Hans, seeing the tragic scene before him, and realizing what was about to happen, thought quickly and rushed over to the guards.
“You cannot arrest this family,” he protested. “They are not Jewish.”
The guard shot him a menacing look.
“And how do you know that, Herr Schmidt?”
“Because he is my cousin, that’s how I know.”
Hans’s authoritative demeanor and unwavering tone convinced the soldiers that he must be telling the truth. They let the Mueller family go.
The two rival shoemakers never saw each other again. The Muellers fled to France and then to England. They finally settled in the United States, where they lived long full lives, raising their children, and living to see their grandchildren and great-grandchildren.
Because of a simple greeting each morning, just that slight effort to reach out to another human being and acknowledge the bonds between them, The Muelller family was saved. (Thaler, Koval. The Power of Small: Why little things make all the difference, New York, Broadway Books. 2009.)
There is nothing small about small talk.
The other day while at a downtown Starbucks I greeted each person behind the counter. I engaged them briefly with some friendly comments and expressed genuine interest in each of them. In about five minutes I had short conversations with four people behind the counter. As I paid the man behind the register, I followed the line to receive my coffee. Unbeknownst to me there was a middle aged woman that was observing me. I connected with the final Starbucks employee with an additional comment about his ability to multi-task while being gracious to the customers.
As I proceeded to the counter to put cream and sugar into my coffee, I heard a voice say, “You’re not from around here are you?” I turned to make sure that she was talking to me. “Why do you ask?” I inquired. “Your friendly! Many people will smile but they don’t seem really interested. You smile and actually seem to care about people.”
I briefly mused about her comment then said, “Every human is infinitely valuable. And I believe that we have the privilege to treat each other as just that.”
Skeptically she asked, “Do your actually believe that?”
Without hesitation I responded, “Absolutely. My motives are right! I have no hidden agenda what so ever. She paused and looked intently at me. She reached out her hand to shake mine and enthusiastically introduced herself. “My name is Pam!”
I let Pam know that I was a follower of Jesus, and that the God of the Bible describes people He made in His likeness and image. I briefly explained that being made in the image of God meant that humans are unique from the animal kingdom. We have the capacity to worship, are aware of right and wrong, and are of infinite worth to their Creator.
She smiled again at me and said, “Thank you… this has been most refreshing for me.” She turned and walked out the door. I doubt I will ever see her again.
I love the simplicity of Luke’s words describing the Apostle Paul in Acts 17:17. “So he reasoned in the synagogue with both Jews and God-fearing Greeks, as well as in the marketplace […Starbucks] day by day with those who happened to be there.”

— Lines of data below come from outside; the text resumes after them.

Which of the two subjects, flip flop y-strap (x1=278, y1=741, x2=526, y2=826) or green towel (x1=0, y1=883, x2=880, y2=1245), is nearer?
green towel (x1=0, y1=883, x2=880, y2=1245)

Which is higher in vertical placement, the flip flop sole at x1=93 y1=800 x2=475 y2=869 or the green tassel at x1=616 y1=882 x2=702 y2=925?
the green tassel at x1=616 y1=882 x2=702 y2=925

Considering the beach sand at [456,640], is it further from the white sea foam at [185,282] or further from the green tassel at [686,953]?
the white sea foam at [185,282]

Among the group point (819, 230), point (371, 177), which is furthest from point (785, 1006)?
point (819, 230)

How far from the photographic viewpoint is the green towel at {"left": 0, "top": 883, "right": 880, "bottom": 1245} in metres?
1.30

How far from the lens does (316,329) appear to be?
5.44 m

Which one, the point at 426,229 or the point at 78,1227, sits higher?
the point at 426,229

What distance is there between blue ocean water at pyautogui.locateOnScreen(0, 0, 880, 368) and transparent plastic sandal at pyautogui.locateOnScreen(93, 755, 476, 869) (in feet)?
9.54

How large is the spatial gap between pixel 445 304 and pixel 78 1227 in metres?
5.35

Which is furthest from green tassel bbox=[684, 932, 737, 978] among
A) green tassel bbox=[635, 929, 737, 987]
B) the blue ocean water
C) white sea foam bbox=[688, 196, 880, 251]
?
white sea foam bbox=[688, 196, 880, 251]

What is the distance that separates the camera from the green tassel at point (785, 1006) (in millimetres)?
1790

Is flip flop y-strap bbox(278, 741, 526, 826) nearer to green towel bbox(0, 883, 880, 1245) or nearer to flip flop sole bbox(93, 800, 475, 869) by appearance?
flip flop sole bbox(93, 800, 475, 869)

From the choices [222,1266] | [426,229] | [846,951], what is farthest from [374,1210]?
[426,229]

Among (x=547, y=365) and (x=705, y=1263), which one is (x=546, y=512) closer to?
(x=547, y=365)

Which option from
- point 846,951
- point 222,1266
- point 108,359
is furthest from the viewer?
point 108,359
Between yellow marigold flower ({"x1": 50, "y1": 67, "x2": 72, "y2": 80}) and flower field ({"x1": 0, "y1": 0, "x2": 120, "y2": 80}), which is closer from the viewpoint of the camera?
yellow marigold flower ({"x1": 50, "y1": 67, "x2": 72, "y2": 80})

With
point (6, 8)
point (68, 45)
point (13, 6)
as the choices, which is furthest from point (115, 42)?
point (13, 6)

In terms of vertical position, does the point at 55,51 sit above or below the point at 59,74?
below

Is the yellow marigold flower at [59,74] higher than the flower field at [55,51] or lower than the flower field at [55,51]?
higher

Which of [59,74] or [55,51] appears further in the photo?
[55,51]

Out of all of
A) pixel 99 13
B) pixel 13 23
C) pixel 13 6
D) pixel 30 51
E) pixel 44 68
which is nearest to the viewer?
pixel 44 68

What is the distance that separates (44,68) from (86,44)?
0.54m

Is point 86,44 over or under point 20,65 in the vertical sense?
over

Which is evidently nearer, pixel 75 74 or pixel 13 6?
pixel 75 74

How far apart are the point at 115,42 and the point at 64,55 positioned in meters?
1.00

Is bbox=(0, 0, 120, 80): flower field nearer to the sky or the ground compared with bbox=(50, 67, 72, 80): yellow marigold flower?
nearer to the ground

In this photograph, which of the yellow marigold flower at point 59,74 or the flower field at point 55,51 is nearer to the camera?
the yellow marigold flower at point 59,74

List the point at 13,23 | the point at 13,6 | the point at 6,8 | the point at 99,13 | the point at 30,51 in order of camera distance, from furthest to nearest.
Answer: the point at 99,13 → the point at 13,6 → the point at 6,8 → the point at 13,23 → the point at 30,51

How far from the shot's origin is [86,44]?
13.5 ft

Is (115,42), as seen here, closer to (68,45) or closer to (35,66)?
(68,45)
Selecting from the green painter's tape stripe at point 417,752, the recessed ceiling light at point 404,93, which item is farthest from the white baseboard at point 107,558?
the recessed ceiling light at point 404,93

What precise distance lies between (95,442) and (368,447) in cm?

The last half of the verse is so intriguing to me. Paul was in the marketplace and doesn’t appear to be at all picky about who he would talk with. The phrase we use to describe our ministry is “Reclaiming Organic Discipleship.” That word organic is everywhere these days. Organic has to do with the basic and fundamental ingredients of all living matter. Sharing your faith doesn’t need to be complicated. It can, and should, be organic. Let’s consider the basic ingredients of evangelism. It consists of: you, another person, observation, the Bible and engagement. “Organic encounters” are everywhere if we will simply open our eyes, and most importantly – our mouths – to engage with those who most need to know the love of the Father.